Et c’est alors que oui, peut-être, il s’est passé quelque chose. Il a revu la flaque d’eau sur le trottoir. Il ne pensait pas être ivre du tout. Il avait remarqué cette flaque une première fois en arrivant. Elle sortait d’un magasin dont le rideau métallique était baissé, elle glissait sur le sol comme un animal marin venu des profondeurs, et cette première fois il s'est arrêté devant elle, qui était comme un miroir obscur à la surface duquel se reflétait la lumière d’un unique lampadaire.
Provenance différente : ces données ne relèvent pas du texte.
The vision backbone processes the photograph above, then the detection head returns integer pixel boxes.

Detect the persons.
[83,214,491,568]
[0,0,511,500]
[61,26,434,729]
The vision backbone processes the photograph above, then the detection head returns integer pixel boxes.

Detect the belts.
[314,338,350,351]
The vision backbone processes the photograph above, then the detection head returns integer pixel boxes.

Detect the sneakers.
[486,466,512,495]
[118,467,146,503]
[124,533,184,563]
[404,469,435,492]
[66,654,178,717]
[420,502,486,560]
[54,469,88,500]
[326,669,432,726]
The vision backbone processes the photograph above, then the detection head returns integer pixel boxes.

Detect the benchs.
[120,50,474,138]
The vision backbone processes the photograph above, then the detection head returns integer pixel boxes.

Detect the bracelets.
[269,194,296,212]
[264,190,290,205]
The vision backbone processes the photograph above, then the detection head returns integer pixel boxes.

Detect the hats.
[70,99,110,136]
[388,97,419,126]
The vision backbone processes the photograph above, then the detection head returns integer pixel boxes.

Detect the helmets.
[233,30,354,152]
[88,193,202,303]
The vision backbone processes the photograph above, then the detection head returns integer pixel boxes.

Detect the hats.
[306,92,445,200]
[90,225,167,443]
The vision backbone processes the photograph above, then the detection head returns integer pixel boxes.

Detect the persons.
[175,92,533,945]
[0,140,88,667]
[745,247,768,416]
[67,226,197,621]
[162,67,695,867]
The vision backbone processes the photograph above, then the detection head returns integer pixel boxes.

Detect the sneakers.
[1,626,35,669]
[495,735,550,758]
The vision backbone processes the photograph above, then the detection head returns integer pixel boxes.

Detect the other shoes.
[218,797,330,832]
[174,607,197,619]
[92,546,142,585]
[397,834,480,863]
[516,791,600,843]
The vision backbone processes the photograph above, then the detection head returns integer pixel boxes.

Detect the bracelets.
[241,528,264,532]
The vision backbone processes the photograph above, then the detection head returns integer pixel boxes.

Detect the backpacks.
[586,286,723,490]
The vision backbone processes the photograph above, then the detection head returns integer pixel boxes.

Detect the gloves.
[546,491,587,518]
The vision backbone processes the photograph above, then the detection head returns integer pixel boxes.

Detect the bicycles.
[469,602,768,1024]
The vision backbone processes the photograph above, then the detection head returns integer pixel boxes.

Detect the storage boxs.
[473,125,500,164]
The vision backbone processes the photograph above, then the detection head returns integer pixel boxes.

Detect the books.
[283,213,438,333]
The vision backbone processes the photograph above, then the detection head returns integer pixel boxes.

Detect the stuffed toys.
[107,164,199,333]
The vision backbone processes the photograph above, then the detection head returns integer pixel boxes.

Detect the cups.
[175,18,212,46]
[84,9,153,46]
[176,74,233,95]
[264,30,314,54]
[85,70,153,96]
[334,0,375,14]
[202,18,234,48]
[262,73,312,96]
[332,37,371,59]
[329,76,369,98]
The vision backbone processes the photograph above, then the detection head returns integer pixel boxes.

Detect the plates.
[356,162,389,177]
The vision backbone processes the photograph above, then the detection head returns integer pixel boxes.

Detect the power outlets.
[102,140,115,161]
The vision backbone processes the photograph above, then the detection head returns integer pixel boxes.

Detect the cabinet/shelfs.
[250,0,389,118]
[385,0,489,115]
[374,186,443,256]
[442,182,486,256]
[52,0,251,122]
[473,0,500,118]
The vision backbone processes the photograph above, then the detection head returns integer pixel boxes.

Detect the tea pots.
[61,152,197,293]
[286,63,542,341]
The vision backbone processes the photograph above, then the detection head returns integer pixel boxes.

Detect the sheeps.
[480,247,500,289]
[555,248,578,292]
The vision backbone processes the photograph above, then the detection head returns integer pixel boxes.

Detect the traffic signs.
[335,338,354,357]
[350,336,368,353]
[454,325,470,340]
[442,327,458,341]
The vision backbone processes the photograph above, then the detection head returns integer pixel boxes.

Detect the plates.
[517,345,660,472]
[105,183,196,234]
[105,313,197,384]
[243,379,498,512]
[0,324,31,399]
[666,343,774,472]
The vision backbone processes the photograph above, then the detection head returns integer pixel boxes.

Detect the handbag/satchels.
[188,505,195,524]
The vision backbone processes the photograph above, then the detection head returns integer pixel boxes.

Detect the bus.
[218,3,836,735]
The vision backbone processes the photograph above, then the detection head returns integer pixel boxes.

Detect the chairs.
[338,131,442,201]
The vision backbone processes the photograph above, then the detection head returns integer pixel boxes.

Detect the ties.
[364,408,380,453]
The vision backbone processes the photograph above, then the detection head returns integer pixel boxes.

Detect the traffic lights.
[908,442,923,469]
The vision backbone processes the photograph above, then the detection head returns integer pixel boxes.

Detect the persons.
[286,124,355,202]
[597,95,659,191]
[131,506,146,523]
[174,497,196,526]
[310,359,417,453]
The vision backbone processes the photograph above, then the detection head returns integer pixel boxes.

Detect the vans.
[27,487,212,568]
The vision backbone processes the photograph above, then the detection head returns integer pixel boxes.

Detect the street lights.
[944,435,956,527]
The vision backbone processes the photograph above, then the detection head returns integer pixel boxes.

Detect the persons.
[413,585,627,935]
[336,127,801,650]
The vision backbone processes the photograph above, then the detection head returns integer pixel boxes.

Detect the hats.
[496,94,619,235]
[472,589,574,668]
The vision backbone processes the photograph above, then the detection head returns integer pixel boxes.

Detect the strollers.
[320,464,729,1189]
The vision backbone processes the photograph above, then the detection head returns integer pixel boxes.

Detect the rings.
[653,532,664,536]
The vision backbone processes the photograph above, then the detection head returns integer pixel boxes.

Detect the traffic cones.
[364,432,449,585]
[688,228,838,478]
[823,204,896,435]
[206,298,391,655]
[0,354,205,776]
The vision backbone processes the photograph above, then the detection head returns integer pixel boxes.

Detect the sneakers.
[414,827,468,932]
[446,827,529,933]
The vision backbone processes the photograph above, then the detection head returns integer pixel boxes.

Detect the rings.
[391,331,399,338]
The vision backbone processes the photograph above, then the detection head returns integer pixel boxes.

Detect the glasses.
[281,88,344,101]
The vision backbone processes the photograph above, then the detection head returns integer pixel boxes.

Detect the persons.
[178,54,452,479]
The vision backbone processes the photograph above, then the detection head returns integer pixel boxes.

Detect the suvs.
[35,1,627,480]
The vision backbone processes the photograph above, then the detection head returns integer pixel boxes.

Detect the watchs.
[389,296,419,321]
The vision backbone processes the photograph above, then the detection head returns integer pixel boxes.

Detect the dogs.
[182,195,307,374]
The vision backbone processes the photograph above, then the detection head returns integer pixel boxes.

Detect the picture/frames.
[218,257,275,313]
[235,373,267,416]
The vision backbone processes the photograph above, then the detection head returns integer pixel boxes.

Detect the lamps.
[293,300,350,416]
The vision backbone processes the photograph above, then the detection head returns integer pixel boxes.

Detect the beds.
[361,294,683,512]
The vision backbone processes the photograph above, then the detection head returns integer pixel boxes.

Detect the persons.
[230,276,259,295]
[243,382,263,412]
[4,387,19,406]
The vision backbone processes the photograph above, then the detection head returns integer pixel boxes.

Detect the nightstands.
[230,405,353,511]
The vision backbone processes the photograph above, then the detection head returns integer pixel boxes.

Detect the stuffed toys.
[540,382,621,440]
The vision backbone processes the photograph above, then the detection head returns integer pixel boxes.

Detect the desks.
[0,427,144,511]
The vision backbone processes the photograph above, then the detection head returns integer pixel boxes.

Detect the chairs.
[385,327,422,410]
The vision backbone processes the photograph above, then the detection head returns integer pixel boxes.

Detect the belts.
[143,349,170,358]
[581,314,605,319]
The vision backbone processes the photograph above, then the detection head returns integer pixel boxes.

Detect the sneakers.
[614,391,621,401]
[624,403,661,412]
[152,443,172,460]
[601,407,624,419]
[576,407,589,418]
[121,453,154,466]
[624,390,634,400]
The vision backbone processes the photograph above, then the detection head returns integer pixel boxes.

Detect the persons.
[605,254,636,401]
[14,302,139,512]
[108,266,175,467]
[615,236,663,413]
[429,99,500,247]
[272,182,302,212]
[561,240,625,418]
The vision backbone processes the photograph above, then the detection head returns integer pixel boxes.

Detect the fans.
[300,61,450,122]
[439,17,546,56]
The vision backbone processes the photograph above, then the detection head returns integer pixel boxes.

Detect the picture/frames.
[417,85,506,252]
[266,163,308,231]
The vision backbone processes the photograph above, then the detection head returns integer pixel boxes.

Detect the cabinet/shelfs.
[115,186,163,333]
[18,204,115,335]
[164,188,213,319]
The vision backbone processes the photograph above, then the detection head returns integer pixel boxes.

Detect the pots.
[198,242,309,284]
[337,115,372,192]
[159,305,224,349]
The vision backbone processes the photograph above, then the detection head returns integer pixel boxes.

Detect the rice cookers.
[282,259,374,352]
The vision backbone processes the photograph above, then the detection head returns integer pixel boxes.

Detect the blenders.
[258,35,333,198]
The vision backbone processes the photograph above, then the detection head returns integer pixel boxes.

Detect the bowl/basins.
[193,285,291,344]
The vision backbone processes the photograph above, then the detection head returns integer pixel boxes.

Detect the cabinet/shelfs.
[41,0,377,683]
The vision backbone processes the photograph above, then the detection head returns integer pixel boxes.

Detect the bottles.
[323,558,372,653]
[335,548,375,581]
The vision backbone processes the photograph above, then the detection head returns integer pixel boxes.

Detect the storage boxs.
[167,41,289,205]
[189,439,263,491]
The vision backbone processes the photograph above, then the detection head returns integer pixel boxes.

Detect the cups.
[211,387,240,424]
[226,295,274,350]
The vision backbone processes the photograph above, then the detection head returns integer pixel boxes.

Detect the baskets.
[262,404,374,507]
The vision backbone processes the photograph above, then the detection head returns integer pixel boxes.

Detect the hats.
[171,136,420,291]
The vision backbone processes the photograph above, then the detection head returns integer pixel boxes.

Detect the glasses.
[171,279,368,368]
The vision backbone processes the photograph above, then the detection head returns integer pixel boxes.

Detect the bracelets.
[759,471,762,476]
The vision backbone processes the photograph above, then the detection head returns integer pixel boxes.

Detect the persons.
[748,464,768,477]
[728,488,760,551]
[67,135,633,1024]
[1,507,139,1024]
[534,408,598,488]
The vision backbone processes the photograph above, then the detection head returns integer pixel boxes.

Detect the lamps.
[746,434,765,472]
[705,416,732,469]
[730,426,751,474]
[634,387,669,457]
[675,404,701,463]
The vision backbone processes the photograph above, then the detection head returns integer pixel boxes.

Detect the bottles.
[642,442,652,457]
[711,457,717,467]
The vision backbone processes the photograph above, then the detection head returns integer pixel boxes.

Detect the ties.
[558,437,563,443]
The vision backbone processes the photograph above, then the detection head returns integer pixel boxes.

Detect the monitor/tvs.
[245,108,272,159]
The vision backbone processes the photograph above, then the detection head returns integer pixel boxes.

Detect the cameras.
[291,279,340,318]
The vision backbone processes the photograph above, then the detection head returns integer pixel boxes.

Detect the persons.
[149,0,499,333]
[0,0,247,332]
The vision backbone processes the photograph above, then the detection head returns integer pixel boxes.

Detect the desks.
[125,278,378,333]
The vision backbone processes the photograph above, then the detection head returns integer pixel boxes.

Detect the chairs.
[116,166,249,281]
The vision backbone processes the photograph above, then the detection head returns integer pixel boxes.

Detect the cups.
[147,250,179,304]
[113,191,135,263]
Mais c’est à peine si alors il a suspendu son pas. Il a détourné la tête, comme pour s’arracher à cette vision. La grille s’est ouverte devant lui après qu’il a sonné au parlophone et décliné son identité sous l’œil des caméras, puis, en s’efforçant de trouver son chemin dans le jardin où les allées bifurquent, il a oublié l’existence de cette flaque, mais voilà que, deux heures plus tard, en sortant de la fête il la retrouve. Et, cette fois, il s'arrête devant elle plus longtemps. Il se demande ce qui le retient là, la tête baissée comme Perceval devant les trois gouttes de sang, répandues sur la neige, de l’oie sauvage blessée par un faucon. Qu’est-ce que cette flaque d’eau lui veut, pourquoi et comment exerce-t-elle sur lui cet effet hypnotique? Pour rien au monde il se risquerait à troubler sa surface en y posant le pied. Il préfère s'éloigner. Et, à cette heure tardive de la nuit, en retrouvant son studio de la rue de Massingy, il se dit qu’il s'en est sorti à bon compte, qu’il ne lui reste plus qu’à rapporter le costume qu’il a loué pour récupérer sa caution, et qu’il en aura fini.